● **Written request**:
Update the items below by changing every instance of "black suit jacket" to "dark suit jacket" and leaving everything else as it is. Don't include the pictures in your answer.

● **Given entries**:
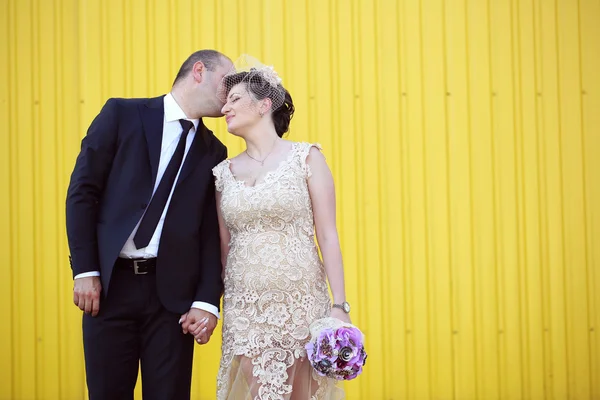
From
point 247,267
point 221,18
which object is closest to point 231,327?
point 247,267

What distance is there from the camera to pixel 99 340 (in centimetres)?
318

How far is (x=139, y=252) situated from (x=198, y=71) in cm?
89

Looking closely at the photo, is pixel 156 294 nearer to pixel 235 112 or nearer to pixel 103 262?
pixel 103 262

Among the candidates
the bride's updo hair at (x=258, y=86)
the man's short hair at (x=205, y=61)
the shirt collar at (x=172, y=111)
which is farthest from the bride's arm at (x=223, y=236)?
the man's short hair at (x=205, y=61)

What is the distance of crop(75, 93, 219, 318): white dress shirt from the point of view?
10.6 feet

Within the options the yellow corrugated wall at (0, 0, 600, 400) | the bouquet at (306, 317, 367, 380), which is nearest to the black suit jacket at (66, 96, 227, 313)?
the bouquet at (306, 317, 367, 380)

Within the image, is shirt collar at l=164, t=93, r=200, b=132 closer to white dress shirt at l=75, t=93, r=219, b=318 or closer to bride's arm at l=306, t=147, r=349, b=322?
white dress shirt at l=75, t=93, r=219, b=318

● **Reply to the task**:
From
point 247,267
point 221,18
which object is closest to point 231,327?
point 247,267

What distance is there from the camera to pixel 99 340 (in centimetres)?
318

How far is (x=139, y=252) situated from (x=198, y=71) in cm?
89

Looking closely at the photo, is pixel 156 294 nearer to pixel 235 112 or nearer to pixel 103 262?
pixel 103 262

Among the candidates
the bride's updo hair at (x=258, y=86)
the man's short hair at (x=205, y=61)
the shirt collar at (x=172, y=111)
which is farthest from the bride's arm at (x=223, y=236)?
the man's short hair at (x=205, y=61)

What is the distance of crop(75, 93, 219, 318): white dress shirt from the point of view?
10.6 feet

Within the options the yellow corrugated wall at (0, 0, 600, 400) | the bouquet at (306, 317, 367, 380), which is nearest to the dark suit jacket at (66, 96, 227, 313)?
the bouquet at (306, 317, 367, 380)

Within the image, is shirt collar at l=164, t=93, r=200, b=132 closer to white dress shirt at l=75, t=93, r=219, b=318 or closer to bride's arm at l=306, t=147, r=349, b=322?
white dress shirt at l=75, t=93, r=219, b=318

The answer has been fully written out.